Es extraño, pero Chile parece tan curtido de males que es difícil encontrar desesperanza aún en medio de la desnudez de bienes y recuerdos. Don Fernando, en San Sebastián, cuenta que tiene setenta y tres años y que no está ni ahí con dejar de soñar. Cuenta que tardó dos años en construir la casa que hoy está en el suelo. La empezó a construir en 2010, el año de la otra gran tragedia, y le duró apenas cinco temporadas de pie. “Pero la voy a volver a construir. Tengo una pensión muy chica, pero voy a seguir adelante”.

Seguir. Seguir adelante, el increíble sino de Chile, un pueblo forjado en el movimiento y el fuego, una gente que da la impresión en sus ojos jamás vencidos de haber nacido para pararse sin cansancio, como un monito porfiado, aunque la historia los destruya cada cinco años. Un pueblo que en su ahínco, que de pronto llora, se esfuerza en obviar que tanto duele Chile, mientras las llamas avanzan al sur, comenzando ahora también a consumir la Araucanía, acorralando la ciudad de Traiguén, donde una abuela solloza sola pensando en la muerte de su huerto si el fuego toca su casa, imaginando que jamás volverá a ver ni a sus tomates ni a sus familiares del norte si el siniestro se agiganta.

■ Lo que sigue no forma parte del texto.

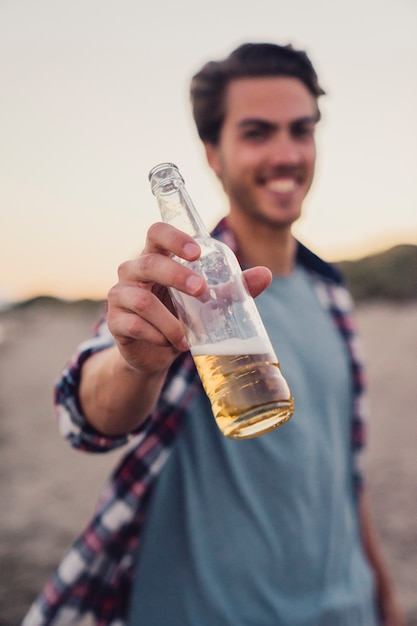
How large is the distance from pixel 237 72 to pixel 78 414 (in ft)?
5.66

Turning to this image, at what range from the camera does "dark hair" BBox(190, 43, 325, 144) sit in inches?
Result: 102

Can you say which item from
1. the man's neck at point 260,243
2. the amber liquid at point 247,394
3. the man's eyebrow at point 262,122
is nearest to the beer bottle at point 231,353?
the amber liquid at point 247,394

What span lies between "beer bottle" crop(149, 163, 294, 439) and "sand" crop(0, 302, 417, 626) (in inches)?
132

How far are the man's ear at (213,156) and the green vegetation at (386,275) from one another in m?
10.7

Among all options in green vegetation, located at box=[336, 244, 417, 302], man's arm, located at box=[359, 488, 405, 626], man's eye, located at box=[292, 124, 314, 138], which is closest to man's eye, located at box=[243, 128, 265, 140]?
man's eye, located at box=[292, 124, 314, 138]

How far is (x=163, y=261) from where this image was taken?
3.92ft

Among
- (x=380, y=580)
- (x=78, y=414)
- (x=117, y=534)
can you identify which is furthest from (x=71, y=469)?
(x=78, y=414)

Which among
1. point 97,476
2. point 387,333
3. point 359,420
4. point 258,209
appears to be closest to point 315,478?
point 359,420

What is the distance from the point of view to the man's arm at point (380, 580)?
2.57 m

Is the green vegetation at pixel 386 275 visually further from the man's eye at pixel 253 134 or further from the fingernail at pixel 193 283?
the fingernail at pixel 193 283

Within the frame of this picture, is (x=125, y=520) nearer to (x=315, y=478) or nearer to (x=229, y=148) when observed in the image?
(x=315, y=478)

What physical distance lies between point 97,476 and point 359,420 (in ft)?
16.7

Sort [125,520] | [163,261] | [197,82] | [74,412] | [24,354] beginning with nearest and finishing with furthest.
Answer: [163,261] < [74,412] < [125,520] < [197,82] < [24,354]

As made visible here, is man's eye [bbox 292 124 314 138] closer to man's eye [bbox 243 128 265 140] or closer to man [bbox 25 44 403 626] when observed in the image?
man [bbox 25 44 403 626]
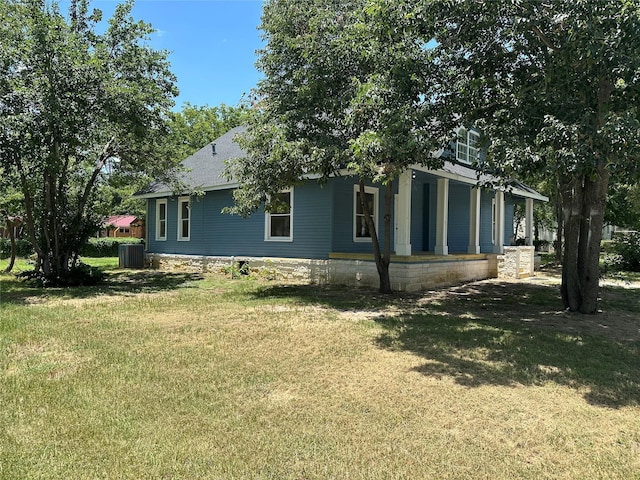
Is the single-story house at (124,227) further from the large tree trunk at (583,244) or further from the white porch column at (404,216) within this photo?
the large tree trunk at (583,244)

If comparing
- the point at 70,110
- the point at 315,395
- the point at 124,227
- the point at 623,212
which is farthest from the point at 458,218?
the point at 124,227

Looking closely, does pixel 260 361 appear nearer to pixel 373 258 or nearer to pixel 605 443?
pixel 605 443

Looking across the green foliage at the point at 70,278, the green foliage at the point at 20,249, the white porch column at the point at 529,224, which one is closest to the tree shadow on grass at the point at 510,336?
the green foliage at the point at 70,278

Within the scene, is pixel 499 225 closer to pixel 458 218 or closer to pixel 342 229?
pixel 458 218

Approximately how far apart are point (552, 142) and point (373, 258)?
647 cm

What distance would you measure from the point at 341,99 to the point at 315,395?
6.72m

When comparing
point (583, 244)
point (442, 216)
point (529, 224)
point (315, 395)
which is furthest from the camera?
point (529, 224)

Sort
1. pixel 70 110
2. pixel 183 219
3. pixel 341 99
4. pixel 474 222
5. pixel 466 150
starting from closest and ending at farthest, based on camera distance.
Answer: pixel 341 99, pixel 70 110, pixel 474 222, pixel 466 150, pixel 183 219

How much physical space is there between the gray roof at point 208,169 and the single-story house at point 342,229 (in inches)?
2.6

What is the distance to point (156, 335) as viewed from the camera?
6.51 m

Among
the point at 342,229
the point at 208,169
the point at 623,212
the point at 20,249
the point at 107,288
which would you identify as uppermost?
the point at 208,169

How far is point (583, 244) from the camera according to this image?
29.1ft

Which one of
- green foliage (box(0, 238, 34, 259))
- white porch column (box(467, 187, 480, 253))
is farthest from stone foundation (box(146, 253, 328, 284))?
green foliage (box(0, 238, 34, 259))

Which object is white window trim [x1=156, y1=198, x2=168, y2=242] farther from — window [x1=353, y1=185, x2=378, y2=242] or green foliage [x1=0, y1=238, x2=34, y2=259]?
green foliage [x1=0, y1=238, x2=34, y2=259]
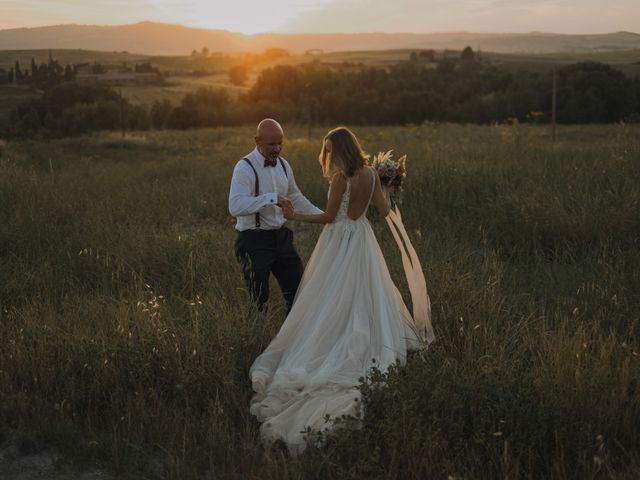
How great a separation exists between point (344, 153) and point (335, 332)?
1.47m

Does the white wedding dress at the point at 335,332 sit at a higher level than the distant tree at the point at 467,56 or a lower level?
lower

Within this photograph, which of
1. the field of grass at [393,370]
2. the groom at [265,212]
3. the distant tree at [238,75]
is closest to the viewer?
the field of grass at [393,370]

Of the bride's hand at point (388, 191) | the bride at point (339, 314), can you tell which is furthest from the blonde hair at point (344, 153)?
the bride's hand at point (388, 191)

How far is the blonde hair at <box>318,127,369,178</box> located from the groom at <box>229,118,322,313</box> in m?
0.56

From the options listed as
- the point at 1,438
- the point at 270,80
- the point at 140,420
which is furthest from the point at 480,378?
the point at 270,80

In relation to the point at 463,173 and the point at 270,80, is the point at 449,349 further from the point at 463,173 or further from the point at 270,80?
the point at 270,80

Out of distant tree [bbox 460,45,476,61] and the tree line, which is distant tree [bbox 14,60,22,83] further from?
distant tree [bbox 460,45,476,61]

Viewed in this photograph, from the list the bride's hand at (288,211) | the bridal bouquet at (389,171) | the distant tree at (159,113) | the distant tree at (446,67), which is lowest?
the bride's hand at (288,211)

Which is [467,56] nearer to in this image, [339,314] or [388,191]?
[388,191]

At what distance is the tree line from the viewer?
158 feet

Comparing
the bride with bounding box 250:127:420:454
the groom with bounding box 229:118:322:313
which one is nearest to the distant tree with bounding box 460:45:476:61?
the groom with bounding box 229:118:322:313

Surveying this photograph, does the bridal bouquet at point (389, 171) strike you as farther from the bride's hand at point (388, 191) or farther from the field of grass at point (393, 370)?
the field of grass at point (393, 370)

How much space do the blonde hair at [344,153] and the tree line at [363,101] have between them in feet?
137

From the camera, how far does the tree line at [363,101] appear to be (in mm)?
48031
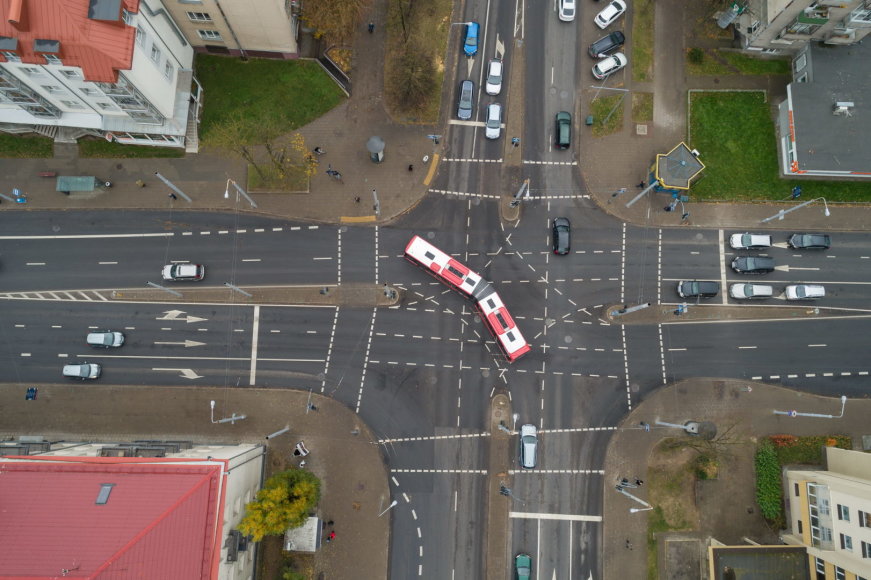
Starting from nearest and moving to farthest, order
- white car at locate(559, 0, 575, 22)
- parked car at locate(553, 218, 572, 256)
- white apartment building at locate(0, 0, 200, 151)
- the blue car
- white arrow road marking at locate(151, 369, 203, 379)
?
1. white apartment building at locate(0, 0, 200, 151)
2. white arrow road marking at locate(151, 369, 203, 379)
3. parked car at locate(553, 218, 572, 256)
4. the blue car
5. white car at locate(559, 0, 575, 22)

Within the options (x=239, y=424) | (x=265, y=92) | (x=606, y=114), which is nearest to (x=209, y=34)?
(x=265, y=92)

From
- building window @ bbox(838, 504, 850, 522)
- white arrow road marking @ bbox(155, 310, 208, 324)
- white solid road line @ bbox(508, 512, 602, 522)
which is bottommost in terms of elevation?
white solid road line @ bbox(508, 512, 602, 522)

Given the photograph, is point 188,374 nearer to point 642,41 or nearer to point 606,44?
point 606,44

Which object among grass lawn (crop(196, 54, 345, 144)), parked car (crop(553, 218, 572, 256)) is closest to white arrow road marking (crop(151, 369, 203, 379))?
grass lawn (crop(196, 54, 345, 144))

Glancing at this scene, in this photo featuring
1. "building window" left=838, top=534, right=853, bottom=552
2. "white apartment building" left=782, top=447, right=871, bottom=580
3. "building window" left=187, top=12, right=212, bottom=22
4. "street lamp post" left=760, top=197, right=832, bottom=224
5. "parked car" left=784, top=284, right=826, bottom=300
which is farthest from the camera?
"street lamp post" left=760, top=197, right=832, bottom=224

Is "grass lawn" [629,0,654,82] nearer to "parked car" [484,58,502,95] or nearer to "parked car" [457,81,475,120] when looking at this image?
"parked car" [484,58,502,95]

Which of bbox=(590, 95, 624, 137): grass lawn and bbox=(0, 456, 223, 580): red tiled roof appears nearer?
bbox=(0, 456, 223, 580): red tiled roof

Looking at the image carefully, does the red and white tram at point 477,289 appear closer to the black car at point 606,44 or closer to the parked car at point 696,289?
the parked car at point 696,289

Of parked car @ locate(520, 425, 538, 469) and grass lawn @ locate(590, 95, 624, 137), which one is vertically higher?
grass lawn @ locate(590, 95, 624, 137)
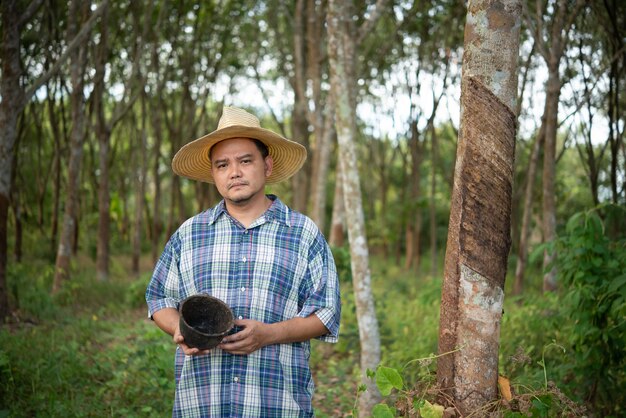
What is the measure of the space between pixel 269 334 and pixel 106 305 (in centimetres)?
797

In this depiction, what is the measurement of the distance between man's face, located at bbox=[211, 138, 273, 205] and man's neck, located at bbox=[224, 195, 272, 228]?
0.06 feet

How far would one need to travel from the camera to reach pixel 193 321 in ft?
8.13

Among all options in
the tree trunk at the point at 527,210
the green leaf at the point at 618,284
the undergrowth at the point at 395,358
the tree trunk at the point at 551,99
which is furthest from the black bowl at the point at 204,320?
the tree trunk at the point at 527,210

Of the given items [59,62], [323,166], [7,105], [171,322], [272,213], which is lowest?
[171,322]

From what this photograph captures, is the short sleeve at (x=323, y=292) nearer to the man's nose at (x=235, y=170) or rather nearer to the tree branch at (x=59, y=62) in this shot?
the man's nose at (x=235, y=170)

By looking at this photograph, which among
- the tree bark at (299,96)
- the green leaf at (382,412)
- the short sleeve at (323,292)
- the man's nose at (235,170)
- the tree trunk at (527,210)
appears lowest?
the green leaf at (382,412)

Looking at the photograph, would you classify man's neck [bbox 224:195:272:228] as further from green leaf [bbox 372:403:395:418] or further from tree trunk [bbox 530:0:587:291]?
tree trunk [bbox 530:0:587:291]

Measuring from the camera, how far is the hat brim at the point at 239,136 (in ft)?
8.91

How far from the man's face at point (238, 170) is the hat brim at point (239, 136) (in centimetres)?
5

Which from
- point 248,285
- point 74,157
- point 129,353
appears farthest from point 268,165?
point 74,157

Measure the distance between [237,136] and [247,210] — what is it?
0.32m

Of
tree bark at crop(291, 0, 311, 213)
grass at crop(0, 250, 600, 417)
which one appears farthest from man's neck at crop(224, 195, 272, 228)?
tree bark at crop(291, 0, 311, 213)

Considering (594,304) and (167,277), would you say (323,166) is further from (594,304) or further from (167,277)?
(167,277)

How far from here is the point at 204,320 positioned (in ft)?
8.08
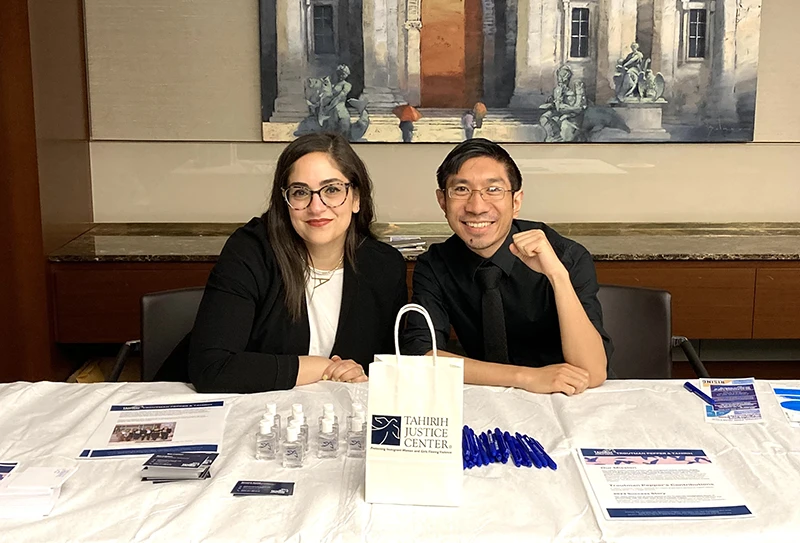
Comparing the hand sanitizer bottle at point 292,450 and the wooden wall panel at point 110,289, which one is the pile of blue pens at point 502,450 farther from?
the wooden wall panel at point 110,289

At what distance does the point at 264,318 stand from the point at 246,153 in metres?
1.72

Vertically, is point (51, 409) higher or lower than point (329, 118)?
lower

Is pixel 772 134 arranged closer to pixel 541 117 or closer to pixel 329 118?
pixel 541 117

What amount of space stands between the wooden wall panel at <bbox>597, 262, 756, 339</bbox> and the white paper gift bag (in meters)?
2.00

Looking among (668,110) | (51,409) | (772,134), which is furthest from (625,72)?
(51,409)

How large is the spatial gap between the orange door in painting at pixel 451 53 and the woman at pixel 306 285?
1452mm

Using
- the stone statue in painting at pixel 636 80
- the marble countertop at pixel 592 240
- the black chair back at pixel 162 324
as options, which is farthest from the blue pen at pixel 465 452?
the stone statue in painting at pixel 636 80

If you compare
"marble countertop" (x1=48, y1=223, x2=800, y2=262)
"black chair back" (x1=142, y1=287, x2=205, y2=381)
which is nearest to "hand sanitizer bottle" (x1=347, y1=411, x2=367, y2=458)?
"black chair back" (x1=142, y1=287, x2=205, y2=381)

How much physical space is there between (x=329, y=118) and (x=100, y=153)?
1004 millimetres

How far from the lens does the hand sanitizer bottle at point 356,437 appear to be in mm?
1543

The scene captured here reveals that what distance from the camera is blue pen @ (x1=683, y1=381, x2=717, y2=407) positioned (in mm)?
1814

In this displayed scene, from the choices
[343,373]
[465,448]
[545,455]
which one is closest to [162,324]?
[343,373]

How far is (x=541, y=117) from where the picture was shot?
365 cm

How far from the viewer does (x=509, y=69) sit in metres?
3.61
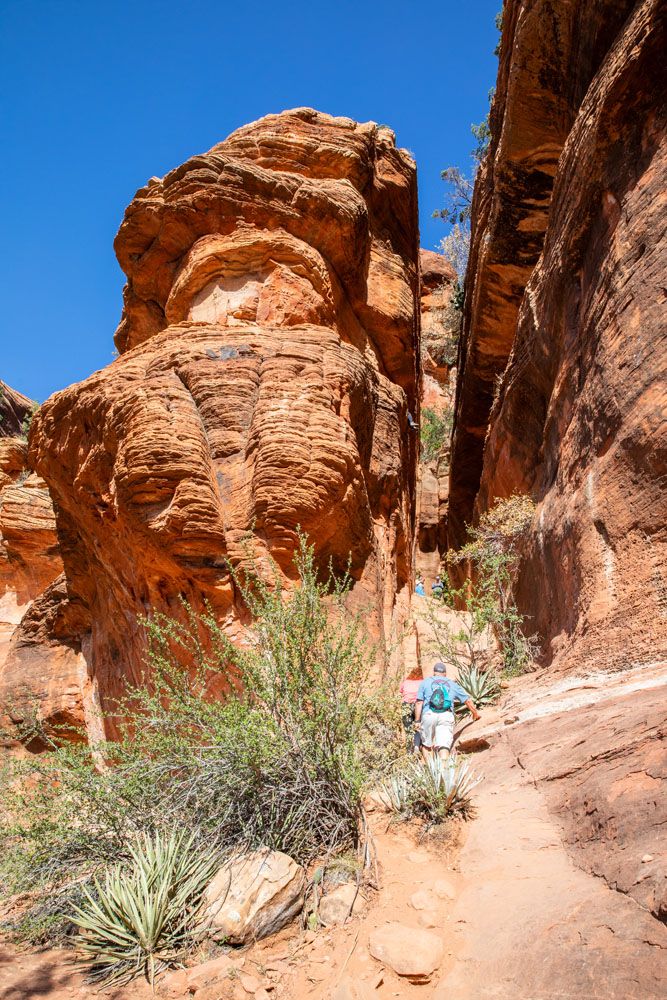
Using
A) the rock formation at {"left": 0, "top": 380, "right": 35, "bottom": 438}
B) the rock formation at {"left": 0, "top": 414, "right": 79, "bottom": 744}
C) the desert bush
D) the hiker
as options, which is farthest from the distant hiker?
the rock formation at {"left": 0, "top": 380, "right": 35, "bottom": 438}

Es sábado, y mientras en Facebook una publicidad pagada por el diputado Rojo Edwards –ese que cambió su nombre al color de su pelo para que la gente lo reconociera en el voto– busca sacar réditos políticos de la catástrofe, en Hualqui se vive una verdadera proeza. Silvana es una mujer humilde, trabajadora, que siempre ha vivido del campo. El fuego le acaba de arrebatar cien animales y ahora se le viene encima de sus hijas. El incendio comenzó a consumir su casa a una velocidad incalculable. Ya no es posible arrancar. Afuera está el pozo de consumo de agua. Lo mira y no tiene más opciones. Silvana toma a sus dos hijas por los brazos, se las echa a la espalda, y se hunde en un hoyo de tres metros de profundidad. Coloca sobre sí las planchas de zinc que botó el techo en destrucción y aguanta. Las niñas lloran temerosas y ella las afirma. Al rato su casa quedó convertida en cenizas, pero ella se salvó. Silvana y sus hijas se salvaron, en un pozo, para reincorporarse y volver a construir.

Pero Silvana no se siente una heroína, como tampoco se siente Mireya, personaje popular de Concepción que pese a vivir en la calle se las arregla de cualquier forma para ayudar. Mireya no tiene nada, pero contra todo pronóstico aparece en la Catedral de Concepción con bolsas de colaboración. Ayudar es lo que siente, como lo siente Romilio, un zapatero que viajó desde Santiago al Maule con trescientos pares de zapatos a repartir. Romilio también llevó agüita y harina para combatir el hambre. Ayudar también es la necesidad que sienten los vendedores de completos que se trasladaron con su carrito a Santa Olga para regalar miles de italianos durante un par de días. Es la solidaridad del Chile más honesto e invisible la que se multiplica en carreteras atestadas por camionetas embanderadas, camionetas que llevan a dedo a señoras de San Clemente cargando decenas de kilos en tortilla para llenar la guata de niños vulnerados. Camionetas ameando el emblema patrio del Perú y República Dominicana, con inmigrantes que también buscan “ayudar para agradecer al pueblo de Chile por hacernos sentir parte del país”.

Las llamas todavía no se apagan, pero tampoco sospechan que la reacción de los chilenos más insospechados, la reacción de esos que no publican donaciones, esos que llenan vehículos con todas las sandías y melones que tenían destinados a la venta de un domingo, es una reacción que no está dispuesta a darles la más mínima tregua.